>>>

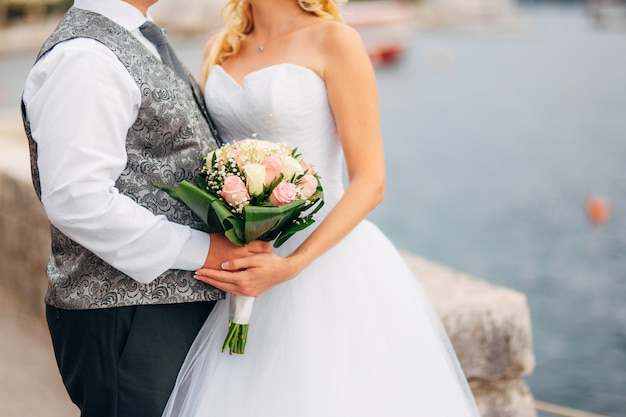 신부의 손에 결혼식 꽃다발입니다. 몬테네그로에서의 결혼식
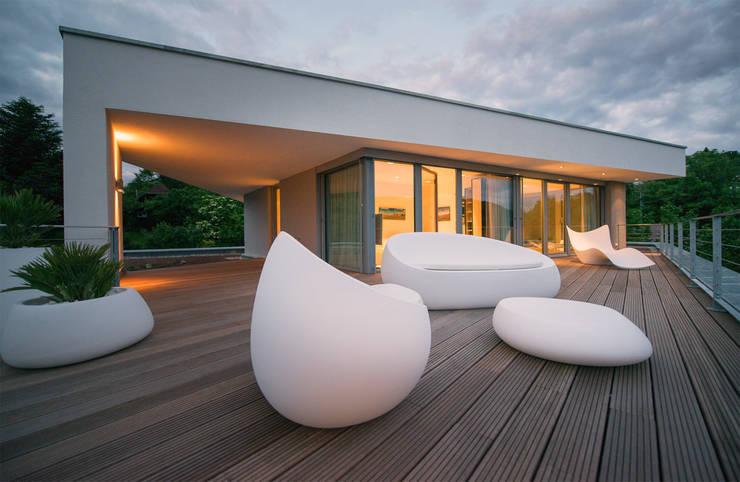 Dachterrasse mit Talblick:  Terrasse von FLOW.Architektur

<<<
>>>

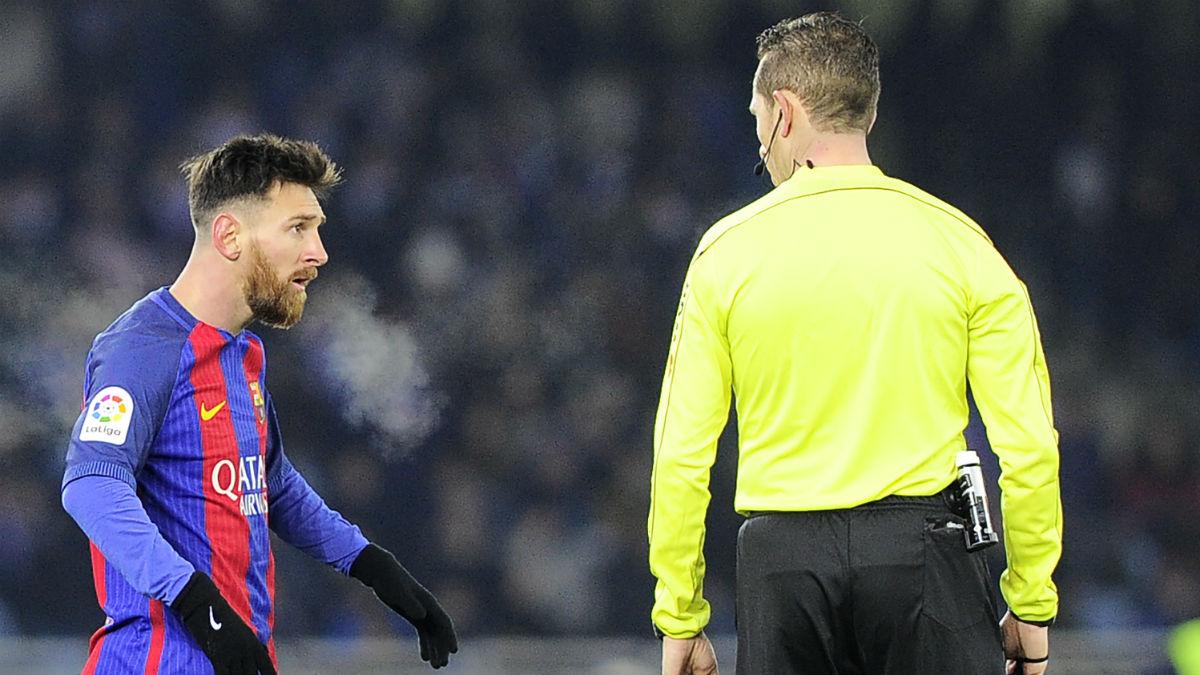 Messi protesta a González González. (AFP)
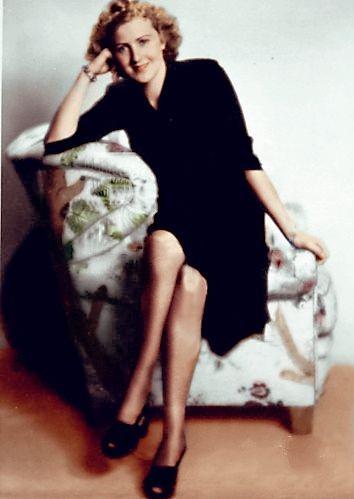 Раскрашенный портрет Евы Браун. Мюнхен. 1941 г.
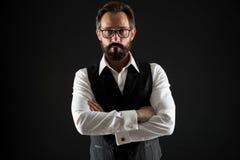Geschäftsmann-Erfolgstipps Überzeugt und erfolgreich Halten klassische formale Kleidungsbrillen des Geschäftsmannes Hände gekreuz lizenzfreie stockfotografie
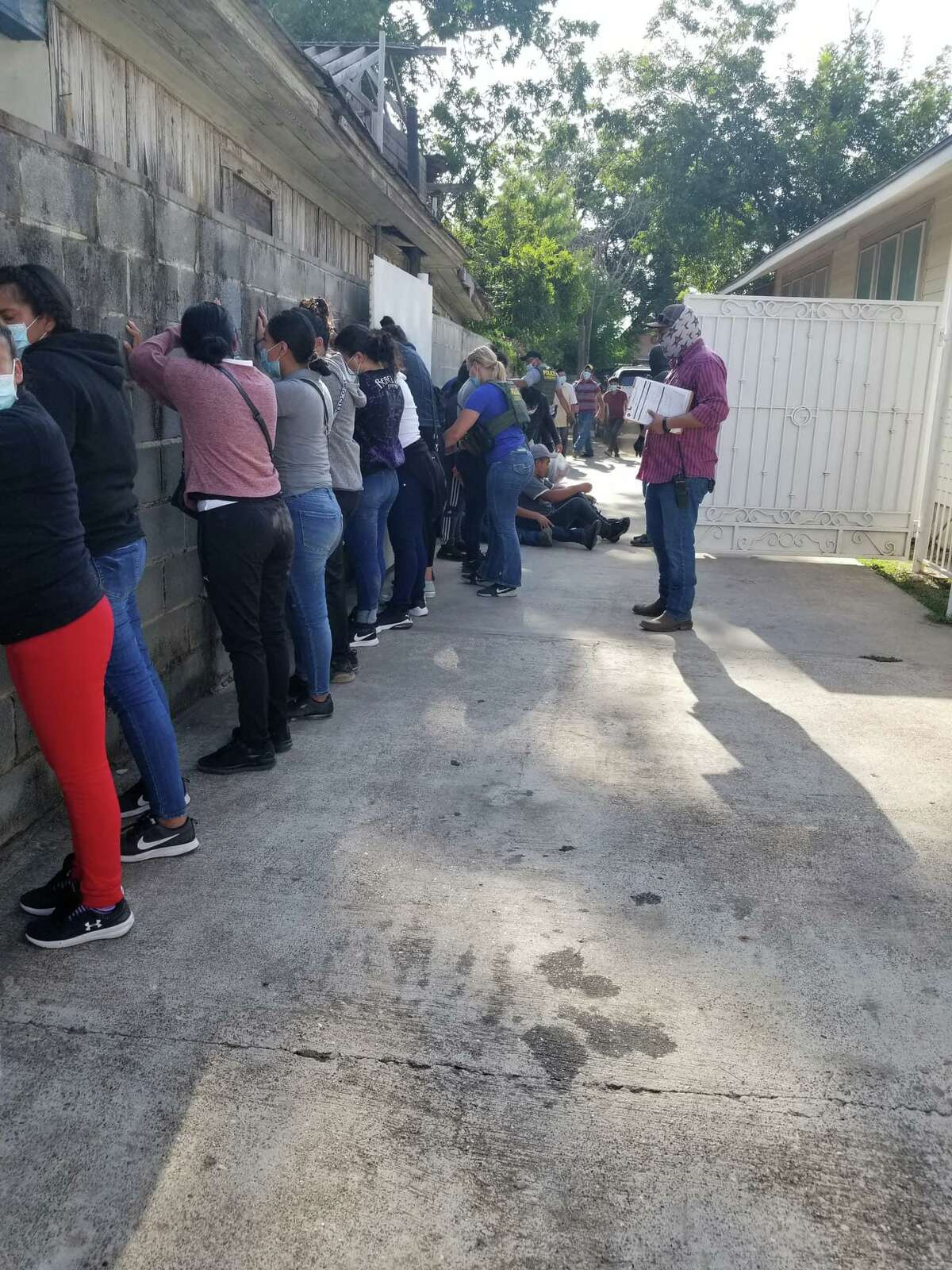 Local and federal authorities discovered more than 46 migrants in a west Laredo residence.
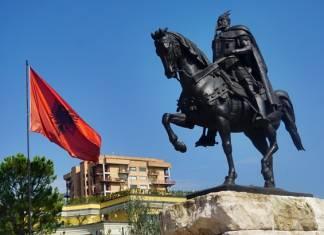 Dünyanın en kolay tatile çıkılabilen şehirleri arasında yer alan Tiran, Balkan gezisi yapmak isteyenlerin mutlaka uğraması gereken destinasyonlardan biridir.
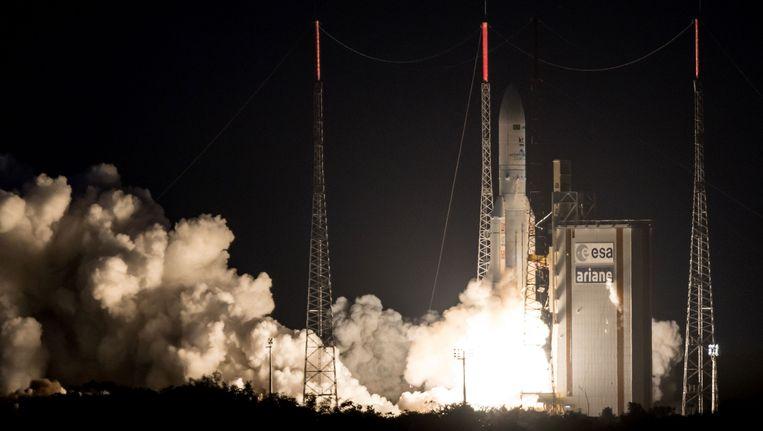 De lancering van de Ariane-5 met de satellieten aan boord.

<<<
>>>

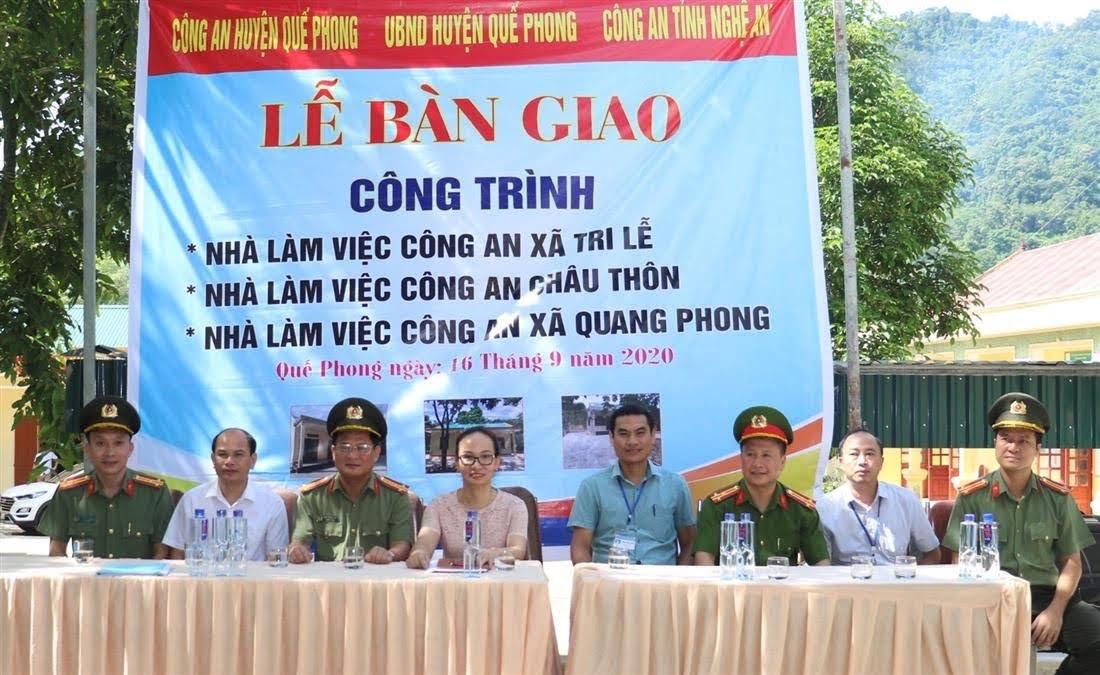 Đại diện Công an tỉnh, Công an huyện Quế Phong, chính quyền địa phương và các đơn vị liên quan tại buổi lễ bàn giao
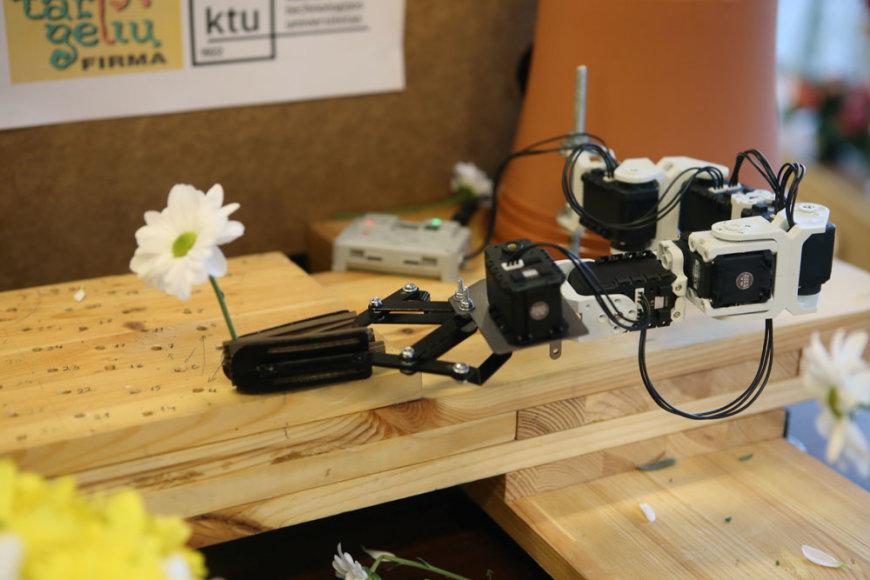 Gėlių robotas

<<<

Problem description: Look above for the line with "Local and federal", then print it and each line after it down to and including the line with "De lancering van". Leave out the pictures and keep the wording exact.

Result for this task:
 Local and federal authorities discovered more than 46 migrants in a west Laredo residence.
 Dünyanın en kolay tatile çıkılabilen şehirleri arasında yer alan Tiran, Balkan gezisi yapmak isteyenlerin mutlaka uğraması gereken destinasyonlardan biridir.
 De lancering van de Ariane-5 met de satellieten aan boord.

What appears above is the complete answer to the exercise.